5Ce goût pour le comparatisme et la conceptualisation le conduisit à fonder, en septembre 2006 à Madrid, le Groupe européen de recherche interdisciplinaire sur le changement religieux (GERICR), qui s’attacha plusieurs années durant à analyser le devenir de sociétés marquées par le catholicisme à l’heure de son « exculturation », selon le mot de Danièle Hervieu-Léger qu’il citait souvent. Le groupe réunissait plusieurs générations de chercheurs belges, espagnols, français, italiens et portugais, les uns compagnons de longue date (Karel Dobbelaere, Franco Garelli, Enzo Pace, Liliane Voyé), les autres plus récemment rencontrés (Céline Béraud, Denis Pelletier, Philippe Portier, Helena Vilaça), d’autres encore formés à son contact ou dans son sillage (Ana Aliende, Antonio Ariño, Ana Nuñez Muelas, José Santiago). Principalement financé par trois institutions espagnoles, dont le ministère de l’Éducation et celui de la Science et de la Technologie, le groupe se réunit de manière très régulière de 2006 à 2012, circulant d’un pays à l’autre ou se retrouvant à l’occasion de sessions de la Société internationale de sociologie des religions (SISR). Il est à l’origine de deux ouvrages collectifs, l’un consacré à une comparaison rigoureusement construite des situations du catholicisme dans chacun des cinq pays concernés (Pérez-Agote, 2012b), l’autre à la question, alors émergente, du croisement entre la politique, la religion et la sphère intime (Dobbelaere, Pérez-Agote, 2015).

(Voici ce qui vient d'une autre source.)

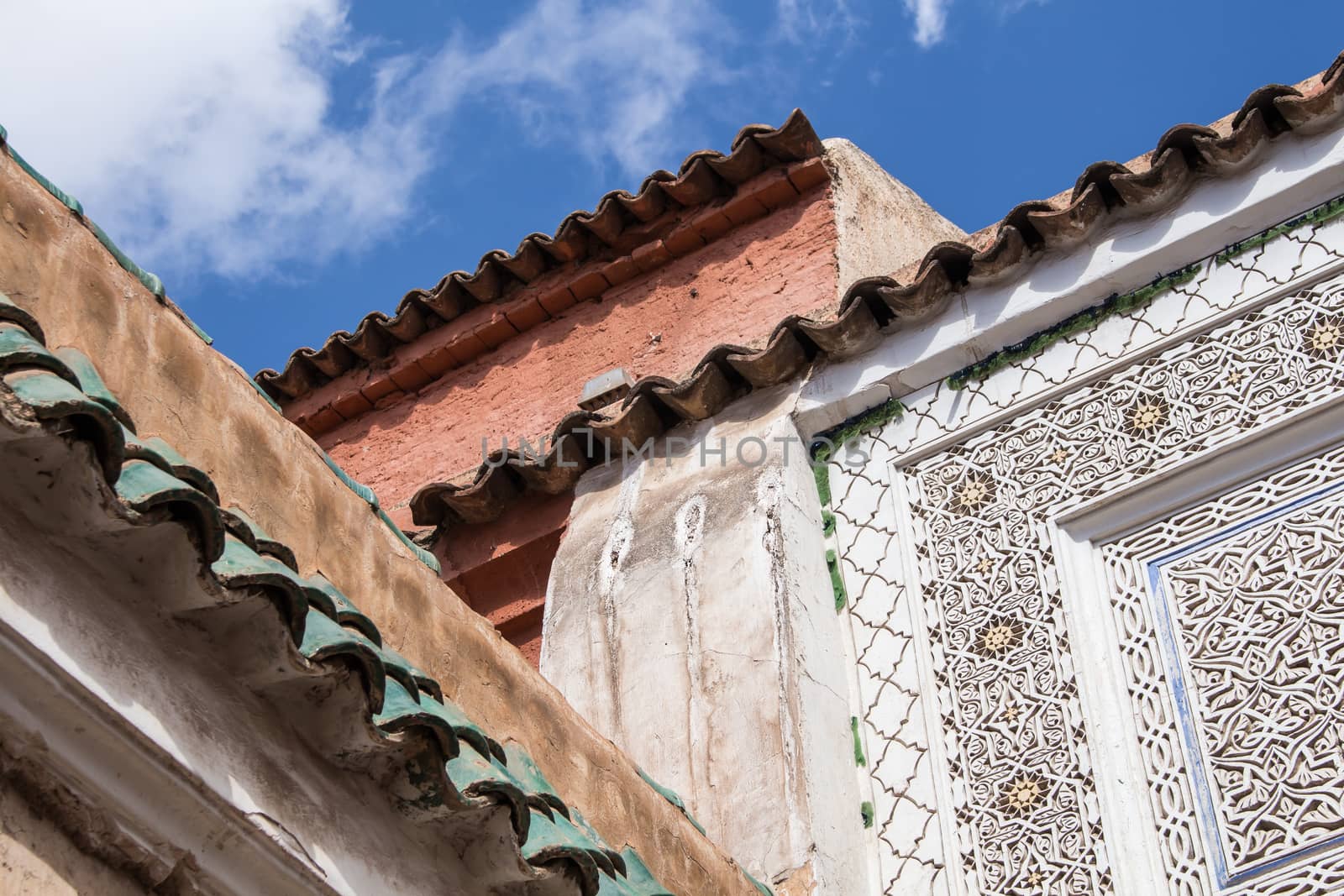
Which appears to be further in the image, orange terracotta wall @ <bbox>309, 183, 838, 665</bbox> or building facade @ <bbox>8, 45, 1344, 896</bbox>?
orange terracotta wall @ <bbox>309, 183, 838, 665</bbox>

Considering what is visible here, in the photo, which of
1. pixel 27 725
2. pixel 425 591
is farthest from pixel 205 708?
pixel 425 591

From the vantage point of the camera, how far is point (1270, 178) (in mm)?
4918

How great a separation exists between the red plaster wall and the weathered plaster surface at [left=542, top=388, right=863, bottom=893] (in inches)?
30.0

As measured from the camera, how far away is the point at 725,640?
16.5ft

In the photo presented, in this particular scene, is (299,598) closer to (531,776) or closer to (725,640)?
(531,776)

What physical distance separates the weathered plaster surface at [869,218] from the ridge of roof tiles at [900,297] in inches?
31.8

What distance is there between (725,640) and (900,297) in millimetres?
1054

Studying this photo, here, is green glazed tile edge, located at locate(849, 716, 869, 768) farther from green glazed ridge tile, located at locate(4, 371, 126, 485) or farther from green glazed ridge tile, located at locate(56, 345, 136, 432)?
green glazed ridge tile, located at locate(4, 371, 126, 485)

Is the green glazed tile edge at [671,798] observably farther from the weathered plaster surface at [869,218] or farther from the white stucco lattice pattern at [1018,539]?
the weathered plaster surface at [869,218]

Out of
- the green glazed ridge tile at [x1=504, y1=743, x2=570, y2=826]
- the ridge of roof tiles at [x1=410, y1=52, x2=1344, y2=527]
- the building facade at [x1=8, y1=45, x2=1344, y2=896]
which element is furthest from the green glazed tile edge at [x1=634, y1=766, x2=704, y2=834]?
the ridge of roof tiles at [x1=410, y1=52, x2=1344, y2=527]

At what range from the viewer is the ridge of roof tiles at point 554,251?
6609mm

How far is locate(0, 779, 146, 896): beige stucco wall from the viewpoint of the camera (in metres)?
2.52

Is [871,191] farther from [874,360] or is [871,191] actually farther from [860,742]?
[860,742]

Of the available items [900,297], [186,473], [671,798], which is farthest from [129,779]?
[900,297]
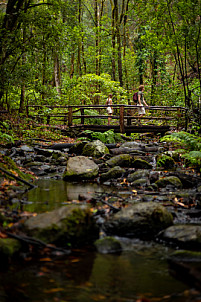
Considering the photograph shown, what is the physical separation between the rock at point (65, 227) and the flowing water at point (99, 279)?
8.7 inches

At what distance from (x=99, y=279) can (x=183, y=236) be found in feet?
4.53

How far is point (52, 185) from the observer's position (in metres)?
7.15

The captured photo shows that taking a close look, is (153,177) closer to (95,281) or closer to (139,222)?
(139,222)

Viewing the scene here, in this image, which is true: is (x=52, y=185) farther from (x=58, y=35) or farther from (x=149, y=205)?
(x=58, y=35)

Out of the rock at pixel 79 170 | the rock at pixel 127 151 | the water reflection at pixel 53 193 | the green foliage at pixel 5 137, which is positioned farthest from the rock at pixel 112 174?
the green foliage at pixel 5 137

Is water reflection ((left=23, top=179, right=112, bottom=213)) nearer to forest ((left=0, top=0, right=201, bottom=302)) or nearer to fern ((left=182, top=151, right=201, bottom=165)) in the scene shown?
forest ((left=0, top=0, right=201, bottom=302))

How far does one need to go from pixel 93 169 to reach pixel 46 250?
15.7 ft

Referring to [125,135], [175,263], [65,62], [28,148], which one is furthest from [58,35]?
[65,62]

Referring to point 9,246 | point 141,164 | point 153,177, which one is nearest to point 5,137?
point 141,164

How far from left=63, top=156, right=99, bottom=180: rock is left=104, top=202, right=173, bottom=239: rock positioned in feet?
12.1

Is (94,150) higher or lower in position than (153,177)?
higher

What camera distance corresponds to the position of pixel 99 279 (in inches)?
115

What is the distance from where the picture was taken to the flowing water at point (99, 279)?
102 inches

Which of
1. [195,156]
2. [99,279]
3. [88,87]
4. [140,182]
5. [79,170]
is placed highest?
[88,87]
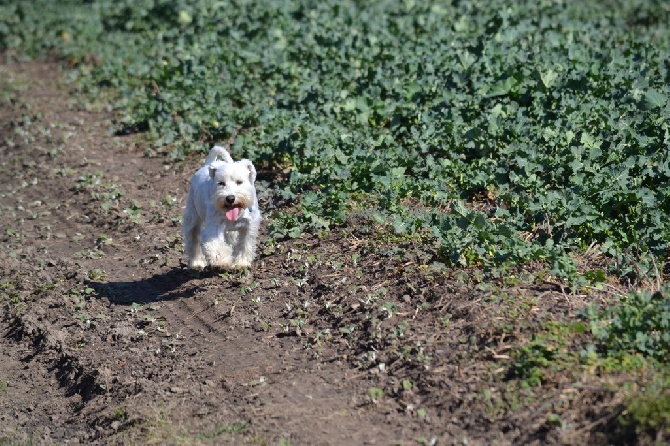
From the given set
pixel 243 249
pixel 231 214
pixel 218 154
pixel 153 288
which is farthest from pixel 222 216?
pixel 153 288

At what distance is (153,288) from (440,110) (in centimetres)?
467

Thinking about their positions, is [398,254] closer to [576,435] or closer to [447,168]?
[447,168]

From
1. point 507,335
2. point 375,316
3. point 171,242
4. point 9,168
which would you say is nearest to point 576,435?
point 507,335

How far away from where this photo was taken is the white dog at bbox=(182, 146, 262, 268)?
9.12 metres

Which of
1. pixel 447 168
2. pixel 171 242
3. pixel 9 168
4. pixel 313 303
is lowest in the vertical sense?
pixel 9 168

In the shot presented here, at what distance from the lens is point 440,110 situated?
1244 centimetres

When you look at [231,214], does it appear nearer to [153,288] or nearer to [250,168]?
[250,168]

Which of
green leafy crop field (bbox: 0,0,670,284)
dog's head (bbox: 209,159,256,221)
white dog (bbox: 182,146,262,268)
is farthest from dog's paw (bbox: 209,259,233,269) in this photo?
green leafy crop field (bbox: 0,0,670,284)

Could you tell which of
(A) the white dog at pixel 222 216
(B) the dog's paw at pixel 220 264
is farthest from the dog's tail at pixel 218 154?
(B) the dog's paw at pixel 220 264

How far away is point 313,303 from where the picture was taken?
8.78 meters

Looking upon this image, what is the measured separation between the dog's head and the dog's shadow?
1.00 metres

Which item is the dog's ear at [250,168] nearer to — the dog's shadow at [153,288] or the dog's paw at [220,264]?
the dog's paw at [220,264]

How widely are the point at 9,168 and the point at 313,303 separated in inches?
282

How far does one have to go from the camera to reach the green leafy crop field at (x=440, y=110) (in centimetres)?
918
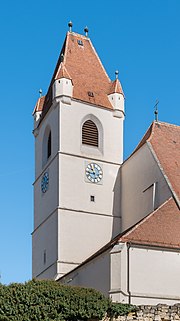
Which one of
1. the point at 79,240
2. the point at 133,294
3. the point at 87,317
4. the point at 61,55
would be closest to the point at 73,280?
the point at 79,240

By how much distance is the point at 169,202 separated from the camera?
25.3m

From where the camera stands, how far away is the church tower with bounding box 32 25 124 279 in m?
31.0

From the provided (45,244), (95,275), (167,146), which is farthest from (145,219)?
(45,244)

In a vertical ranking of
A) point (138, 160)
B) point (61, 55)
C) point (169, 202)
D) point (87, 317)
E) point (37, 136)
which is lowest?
point (87, 317)

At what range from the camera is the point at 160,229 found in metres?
24.2

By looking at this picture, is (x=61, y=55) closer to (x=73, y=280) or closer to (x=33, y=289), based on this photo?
(x=73, y=280)

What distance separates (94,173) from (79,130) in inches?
95.3

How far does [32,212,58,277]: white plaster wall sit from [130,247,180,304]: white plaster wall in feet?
25.8

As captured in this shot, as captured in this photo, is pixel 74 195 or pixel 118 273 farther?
pixel 74 195

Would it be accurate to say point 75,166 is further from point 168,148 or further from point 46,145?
point 168,148

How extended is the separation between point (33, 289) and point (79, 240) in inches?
521

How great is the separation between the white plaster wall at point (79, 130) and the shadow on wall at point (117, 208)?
3.97 feet

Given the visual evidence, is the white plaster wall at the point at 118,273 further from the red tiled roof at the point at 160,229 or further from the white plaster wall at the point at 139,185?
the white plaster wall at the point at 139,185

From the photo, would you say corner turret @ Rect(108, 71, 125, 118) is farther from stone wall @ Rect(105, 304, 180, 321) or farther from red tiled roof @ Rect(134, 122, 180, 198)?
stone wall @ Rect(105, 304, 180, 321)
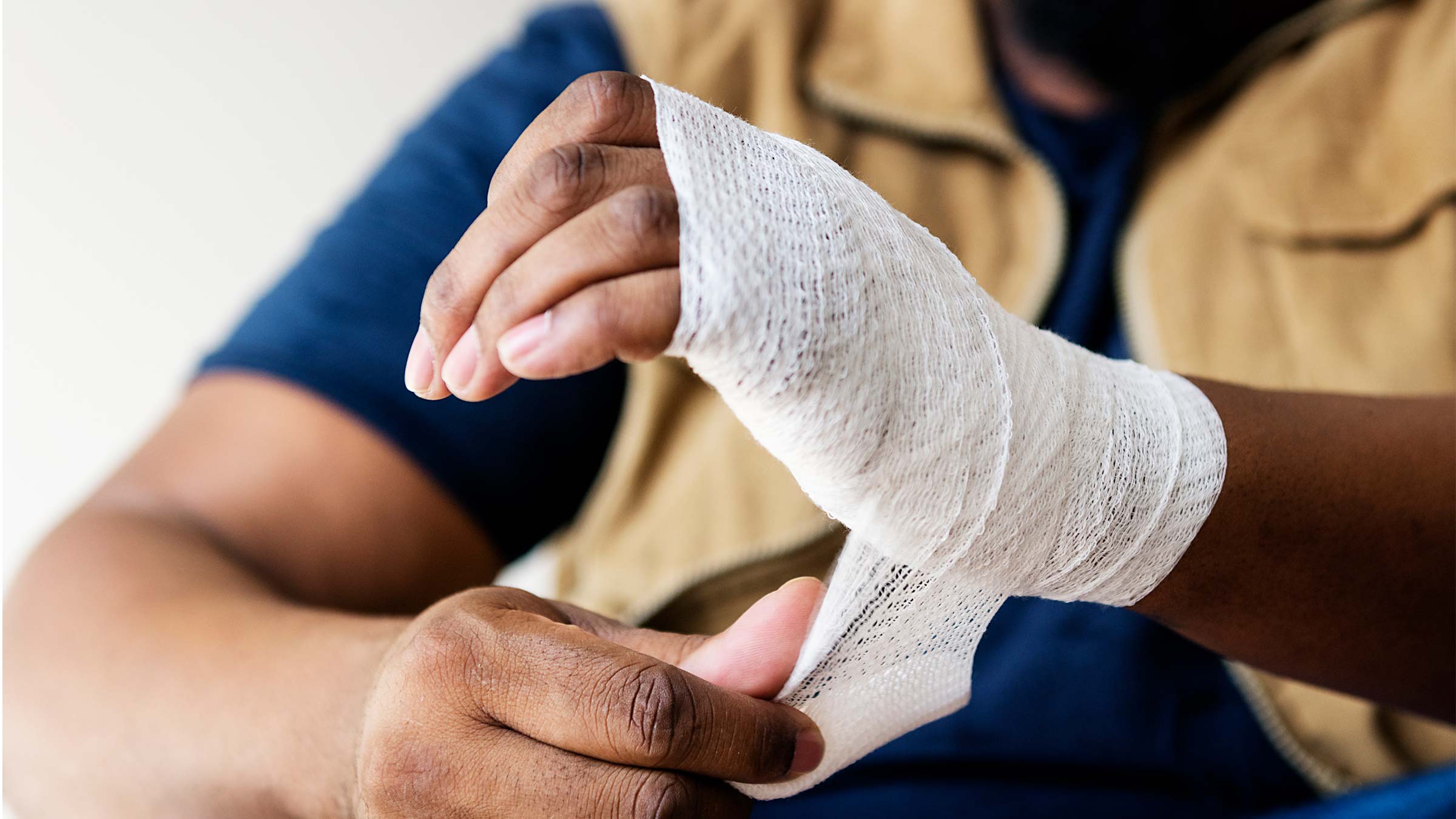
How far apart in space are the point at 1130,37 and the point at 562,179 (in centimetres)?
71

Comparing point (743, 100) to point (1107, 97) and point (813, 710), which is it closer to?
point (1107, 97)

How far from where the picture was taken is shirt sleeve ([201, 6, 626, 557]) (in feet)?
2.38

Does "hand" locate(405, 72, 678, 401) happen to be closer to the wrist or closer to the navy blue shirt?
the wrist

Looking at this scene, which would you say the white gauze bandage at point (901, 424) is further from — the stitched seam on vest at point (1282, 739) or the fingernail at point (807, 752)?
the stitched seam on vest at point (1282, 739)

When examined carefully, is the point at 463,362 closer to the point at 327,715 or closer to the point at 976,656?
the point at 327,715

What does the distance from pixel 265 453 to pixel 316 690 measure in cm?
29

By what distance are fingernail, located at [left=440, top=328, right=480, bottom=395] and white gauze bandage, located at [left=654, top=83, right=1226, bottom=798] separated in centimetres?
7

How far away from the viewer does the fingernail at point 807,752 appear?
381mm

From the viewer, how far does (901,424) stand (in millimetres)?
347

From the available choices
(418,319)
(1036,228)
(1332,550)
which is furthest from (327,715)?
(1036,228)

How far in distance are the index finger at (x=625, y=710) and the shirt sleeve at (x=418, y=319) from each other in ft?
1.31

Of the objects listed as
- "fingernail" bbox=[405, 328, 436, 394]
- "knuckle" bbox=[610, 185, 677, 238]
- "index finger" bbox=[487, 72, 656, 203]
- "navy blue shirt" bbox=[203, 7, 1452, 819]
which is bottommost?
"navy blue shirt" bbox=[203, 7, 1452, 819]

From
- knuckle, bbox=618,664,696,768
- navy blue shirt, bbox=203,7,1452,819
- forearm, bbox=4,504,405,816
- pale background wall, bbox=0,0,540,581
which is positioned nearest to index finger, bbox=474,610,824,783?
knuckle, bbox=618,664,696,768

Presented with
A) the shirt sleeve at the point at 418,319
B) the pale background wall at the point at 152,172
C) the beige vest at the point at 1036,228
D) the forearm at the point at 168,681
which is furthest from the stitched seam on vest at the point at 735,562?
the pale background wall at the point at 152,172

6À celles et ceux qui travaillèrent avec lui, Alfonso Pérez-Agote laisse une marque inoubliable. Il était un chercheur passionné et passionnant, un infatigable débatteur qui mettait à la disposition du travail collectif son goût de la discussion et sa longue expérience de sociologue, un leader de groupe attentif aux écarts de pensée, toujours soucieux de donner à la comparaison l’espace et le temps de se construire. Les conversations se poursuivaient après les séances, autour d’un verre ou d’un de ces dîners qu’affectionnait particulièrement ce grand amateur de bonne cuisine, de bons vins et de belles histoires. Chacun rêvait de pouvoir se dire son ami, il répondait à cette attente avec une pointe d’humour et une générosité qui ne s’est jamais démentie, en dépit de la maladie et de la fatigue qui marquèrent ses derniers séjours parisiens.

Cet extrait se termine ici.